## START DATA

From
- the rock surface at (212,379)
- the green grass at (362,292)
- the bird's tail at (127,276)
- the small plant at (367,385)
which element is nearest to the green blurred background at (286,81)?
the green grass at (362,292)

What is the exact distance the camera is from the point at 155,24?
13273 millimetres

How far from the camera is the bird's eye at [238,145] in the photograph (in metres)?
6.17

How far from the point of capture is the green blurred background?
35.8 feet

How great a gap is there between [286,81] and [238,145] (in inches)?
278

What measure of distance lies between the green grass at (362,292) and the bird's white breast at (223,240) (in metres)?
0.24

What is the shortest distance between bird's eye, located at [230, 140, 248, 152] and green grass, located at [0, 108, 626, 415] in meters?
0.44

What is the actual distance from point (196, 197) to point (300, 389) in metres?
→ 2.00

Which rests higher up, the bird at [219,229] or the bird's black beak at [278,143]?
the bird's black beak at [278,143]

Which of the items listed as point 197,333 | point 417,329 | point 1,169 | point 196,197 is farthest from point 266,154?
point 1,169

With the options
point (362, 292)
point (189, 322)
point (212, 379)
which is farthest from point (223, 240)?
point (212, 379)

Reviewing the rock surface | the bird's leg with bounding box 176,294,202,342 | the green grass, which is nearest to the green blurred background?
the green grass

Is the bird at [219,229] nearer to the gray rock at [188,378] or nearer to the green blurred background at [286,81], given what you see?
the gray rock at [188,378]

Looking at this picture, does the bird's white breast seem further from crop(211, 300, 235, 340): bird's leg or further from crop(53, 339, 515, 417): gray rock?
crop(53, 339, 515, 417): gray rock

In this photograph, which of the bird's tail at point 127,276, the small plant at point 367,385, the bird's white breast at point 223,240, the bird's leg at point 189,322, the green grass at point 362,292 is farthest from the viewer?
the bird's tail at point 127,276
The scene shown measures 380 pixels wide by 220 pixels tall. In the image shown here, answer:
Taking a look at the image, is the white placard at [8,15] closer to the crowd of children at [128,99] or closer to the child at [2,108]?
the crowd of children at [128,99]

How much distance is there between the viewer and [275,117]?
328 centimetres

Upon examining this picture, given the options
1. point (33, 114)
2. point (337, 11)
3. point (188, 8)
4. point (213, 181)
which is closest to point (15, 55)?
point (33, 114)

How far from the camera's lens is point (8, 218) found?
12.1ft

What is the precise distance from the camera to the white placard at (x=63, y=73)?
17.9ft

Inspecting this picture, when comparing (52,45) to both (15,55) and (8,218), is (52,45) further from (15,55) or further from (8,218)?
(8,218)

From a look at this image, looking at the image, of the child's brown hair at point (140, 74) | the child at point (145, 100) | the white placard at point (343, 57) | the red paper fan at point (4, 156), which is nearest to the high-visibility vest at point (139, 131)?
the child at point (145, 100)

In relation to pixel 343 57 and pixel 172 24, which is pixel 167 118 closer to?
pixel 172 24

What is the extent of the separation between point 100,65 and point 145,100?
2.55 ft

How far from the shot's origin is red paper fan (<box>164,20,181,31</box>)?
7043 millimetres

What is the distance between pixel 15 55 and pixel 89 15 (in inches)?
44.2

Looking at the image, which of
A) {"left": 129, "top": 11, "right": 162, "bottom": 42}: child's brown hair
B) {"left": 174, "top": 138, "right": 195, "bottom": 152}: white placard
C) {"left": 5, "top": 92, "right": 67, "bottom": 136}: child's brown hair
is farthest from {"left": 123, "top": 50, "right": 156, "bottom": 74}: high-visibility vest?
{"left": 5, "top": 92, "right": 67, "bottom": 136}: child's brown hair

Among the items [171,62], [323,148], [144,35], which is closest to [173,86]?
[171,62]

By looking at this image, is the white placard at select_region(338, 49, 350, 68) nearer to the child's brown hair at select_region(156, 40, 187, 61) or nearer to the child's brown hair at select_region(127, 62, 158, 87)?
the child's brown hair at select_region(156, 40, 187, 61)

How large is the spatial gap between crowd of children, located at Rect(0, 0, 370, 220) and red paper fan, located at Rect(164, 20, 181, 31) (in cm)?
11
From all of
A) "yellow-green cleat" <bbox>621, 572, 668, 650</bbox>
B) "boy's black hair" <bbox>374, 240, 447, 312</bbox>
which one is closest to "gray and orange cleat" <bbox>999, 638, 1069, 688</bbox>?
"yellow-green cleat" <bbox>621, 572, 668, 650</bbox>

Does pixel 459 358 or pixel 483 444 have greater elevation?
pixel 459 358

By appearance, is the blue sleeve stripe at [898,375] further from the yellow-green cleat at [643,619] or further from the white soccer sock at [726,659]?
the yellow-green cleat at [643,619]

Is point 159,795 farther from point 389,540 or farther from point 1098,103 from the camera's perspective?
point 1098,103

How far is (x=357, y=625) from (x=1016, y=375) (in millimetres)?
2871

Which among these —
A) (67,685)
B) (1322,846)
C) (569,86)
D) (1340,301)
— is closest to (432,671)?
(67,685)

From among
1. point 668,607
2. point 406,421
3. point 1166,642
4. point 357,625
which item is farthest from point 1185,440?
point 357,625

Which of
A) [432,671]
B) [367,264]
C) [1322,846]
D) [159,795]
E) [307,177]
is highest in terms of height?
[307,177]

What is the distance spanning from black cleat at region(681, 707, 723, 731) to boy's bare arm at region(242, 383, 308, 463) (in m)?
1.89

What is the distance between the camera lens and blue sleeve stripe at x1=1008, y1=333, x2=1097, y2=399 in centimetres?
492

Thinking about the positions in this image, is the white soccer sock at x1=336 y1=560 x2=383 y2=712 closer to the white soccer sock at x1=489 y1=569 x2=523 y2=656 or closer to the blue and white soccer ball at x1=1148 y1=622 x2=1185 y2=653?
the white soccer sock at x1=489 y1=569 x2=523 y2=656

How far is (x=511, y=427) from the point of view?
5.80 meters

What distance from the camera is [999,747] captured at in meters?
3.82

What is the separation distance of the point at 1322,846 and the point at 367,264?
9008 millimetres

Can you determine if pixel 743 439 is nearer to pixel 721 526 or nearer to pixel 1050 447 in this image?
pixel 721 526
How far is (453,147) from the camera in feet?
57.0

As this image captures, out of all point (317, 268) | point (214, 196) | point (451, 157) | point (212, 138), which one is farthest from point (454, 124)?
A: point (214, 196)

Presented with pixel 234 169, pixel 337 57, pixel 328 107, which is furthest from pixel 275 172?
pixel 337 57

## END DATA

- REQUIREMENT -
Begin with the line that contains "How far is (x=511, y=427)" and end with the last line of the records; set down every line in that span exactly, and nothing else.

- EXPECTED ANSWER -
How far is (x=511, y=427) from the point of view?
5.80 meters

What distance from the camera is [999,747] captured at in meters?
3.82

What is the separation distance of the point at 1322,846 and the point at 367,264?
9008 millimetres

Can you determine if pixel 743 439 is nearer to pixel 721 526 or nearer to pixel 1050 447 in this image?
pixel 721 526
How far is (453,147) from the camera in feet?
57.0

As this image captures, out of all point (317, 268) | point (214, 196) | point (451, 157) | point (212, 138), which one is farthest from point (454, 124)?
A: point (214, 196)

Presented with pixel 234 169, pixel 337 57, pixel 328 107, which is furthest from pixel 275 172?
pixel 337 57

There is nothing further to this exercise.